● **TEXTE FOURNI**:
☆ ☆ ☆ ☆ ☆ ☆ ☆
Intervention de Didier François

Réunion du 13 janvier 2016 à 9h30
Commission de la défense nationale et des forces armées

Didier François, journaliste :

M'étant fait enlevé par Daech, qui m'a détenu pendant dix mois et demi, je ne suis pas nécessairement la personne la plus objective et la plus lucide sur cette organisation. Je m'efforcerai néanmoins de vous exposer les spécificités de l'État islamique par rapport aux autres composantes de la mouvance islamique, en le faisant de notre point de vue, c'est-à-dire en insistant sur sa dangerosité pour nous : il s'agit en effet de parvenir à empêcher que des individus se réclamant de cette organisation viennent rafaler sur les terrasses des cafés parisiens.

Aujourd'hui, l'État islamique représente la forme d'organisation islamiste radicale la plus aboutie dans sa stratégie, dans ses structures et dans son recrutement. Il s'agit d'une organisation extrêmement moderne, même si ses fondements idéologiques sont, eux, parfaitement archaïques, ce qui prouve que l'on peut parfaitement penser le monde avec des valeurs moyenâgeuses tout en sachant utiliser de manière très efficace la haute technologie et la mondialisation.

Il est de ce point de vue essentiel de comprendre la différence entre Al-Qaïda et l'État islamique, lequel, à la différence d'Al-Qaïda, n'est pas par nature une organisation terroriste, mais bien davantage : une organisation révolutionnaire armée qui, si elle a recours parfois à des modes d'action terroristes est également capable de mener parallèlement des actions militaires coordonnées, comme on a pu le constater en Syrie et en Irak au cours de l'été 2014. Il s'agit enfin d'un mouvement politique global, qui propose au monde sunnite un modèle alternatif qu'il met en oeuvre immédiatement sur les territoires qu'il contrôle. À cela s'ajoute le fait que l'État islamique refuse tout compromis, ce qui en fait un ennemi redoutable.
☆ ☆ ☆ ☆ ☆ ☆ ☆
● **DONNÉES RECUEILLIES**:
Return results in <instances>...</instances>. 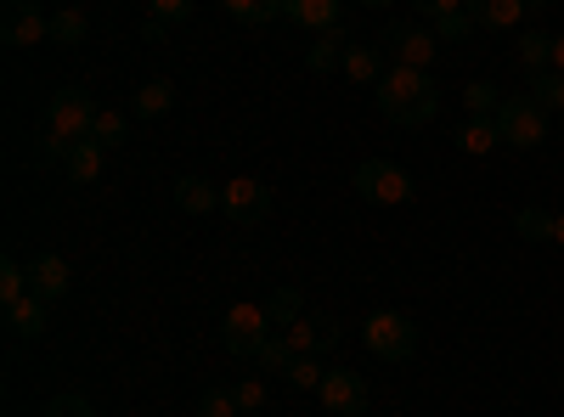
☆ ☆ ☆ ☆ ☆ ☆ ☆
● **EXERCICES**:
1. Répondez à ces questions d'après l'intervention de Didier François :
(a) Pendant combien de temps Daech a-t-il détenu le journaliste ?
(b) Où et à quel moment a-t-on vu l'État islamique mener des actions militaires coordonnées ?
(c) Qu'est-ce qui fait de l'État islamique un ennemi redoutable ?
2. Recopiez tout le passage de l'intervention de Didier François qui va de « Aujourd'hui, l'État islamique » jusqu'à « et la mondialisation. ».

● **CORRIGÉS**:
1.
(a) Pendant dix mois et demi.
(b) En Syrie et en Irak, au cours de l'été 2014.
(c) Son refus de tout compromis.

2.
Aujourd'hui, l'État islamique représente la forme d'organisation islamiste radicale la plus aboutie dans sa stratégie, dans ses structures et dans son recrutement. Il s'agit d'une organisation extrêmement moderne, même si ses fondements idéologiques sont, eux, parfaitement archaïques, ce qui prouve que l'on peut parfaitement penser le monde avec des valeurs moyenâgeuses tout en sachant utiliser de manière très efficace la haute technologie et la mondialisation.